TEXTO BASE:
━━━━━━━━━━

Valor econômico, v.21, n.5003, 19/05/2020. Brasil, p. A3

 

Brasil terá desempenho pior que 82% de 190 países

Arícia Martins

19/05/2020

 

 

Mesmo com queda forte do Produto Interno Bruto (PIB) em boa parte do mundo devido à crise da covid-19, o desempenho da economia brasileira no biênio de 2020 e 2021 deve ser pior que o da maioria dos países. É o que mostra levantamento do Instituto Brasileiro de Economia da Fundação Getulio Vargas (Ibre/FGV), com base em projeções do Fundo Monetário Internacional (FMI).

Considerando a estimativa mais recente do FMI de que o PIB brasileiro vai recuar 5,3% neste ano e crescer 2,9% no próximo, a retração média em cada ano seria de 1,3%. Se as expectativas do Fundo para 190 países forem confirmadas, 82% da amostra terá média de crescimento maior que a brasileira nestes dois anos. Caso as expectativas de mercado contidas no boletim Focus para o Brasil sejam comparadas às projeções do FMI para o restante das nações, o Brasil fica atrás de 77% dessas economias.

Pela mediana de projeções coletadas pelo Banco Central, que consulta aproximadamente 130 instituições, o tombo da economia deve ser de 5,1% este ano, com expansão de 3,2% no ano seguinte, o que resultaria em recuo médio anual de 1%. "As expectativas do consenso de mercado do último Focus e do FMI agora estão alinhadas", observa Marcel Balassiano, pesquisador do Ibre e autor da análise.

━━━━━━━━━━

DADOS DE ENTRADA:
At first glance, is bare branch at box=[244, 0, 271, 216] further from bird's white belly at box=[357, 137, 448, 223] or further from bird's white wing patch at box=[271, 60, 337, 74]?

━━━━━━━━━━

TAREFAS:
(A) Segundo a reportagem, quantas instituições o Banco Central consulta para obter a mediana de projeções?
(B) Diga se cada afirmação concorda com a reportagem, respondendo sim ou não e citando as palavras dela que decidem. (i) O FMI estima que o PIB brasileiro vai recuar 5,3% neste ano. (ii) Com as expectativas do boletim Focus, o Brasil fica atrás de 82% das economias. (iii) Marcel Balassiano é pesquisador do Ibre.
(C) Retome a reportagem sobre o desempenho da economia brasileira logo após a última frase apresentada.
O material não tem relação com a reportagem.

RESPOSTAS DOS EXERCÍCIOS:
(A) Aproximadamente 130 instituições.

(B)
(i) Sim: "o PIB brasileiro vai recuar 5,3% neste ano".
(ii) Não: "o Brasil fica atrás de 77% dessas economias".
(iii) Sim: "Marcel Balassiano, pesquisador do Ibre e autor da análise".

(C)
Na crise financeira de 2008 e 2009, o PIB do Brasil ficou praticamente estagnado em 2009, com redução de 0,1%, e deu um salto de 7,5% em 2010, destaca Balassiano, encerrando o biênio com alta média anual de 3,6%. Na época, a parcela de países que mostraram taxa de crescimento superior à brasileira foi bem menor, de 35%.

Agora, o quadro é inverso. Segundo os prognósticos do FMI, o PIB mundial vai crescer, na média, 1,3% neste ano e no próximo, enquanto o conjunto de economias emergentes deve avançar 2,7%, impulsionado pela expressiva recuperação esperada para China e Índia. O Brasil estaria mais alinhado ao desempenho previsto para o grupo de economias avançadas e o G-7, ambos com queda estimada de 1% pelo Fundo para 2020 e 2021.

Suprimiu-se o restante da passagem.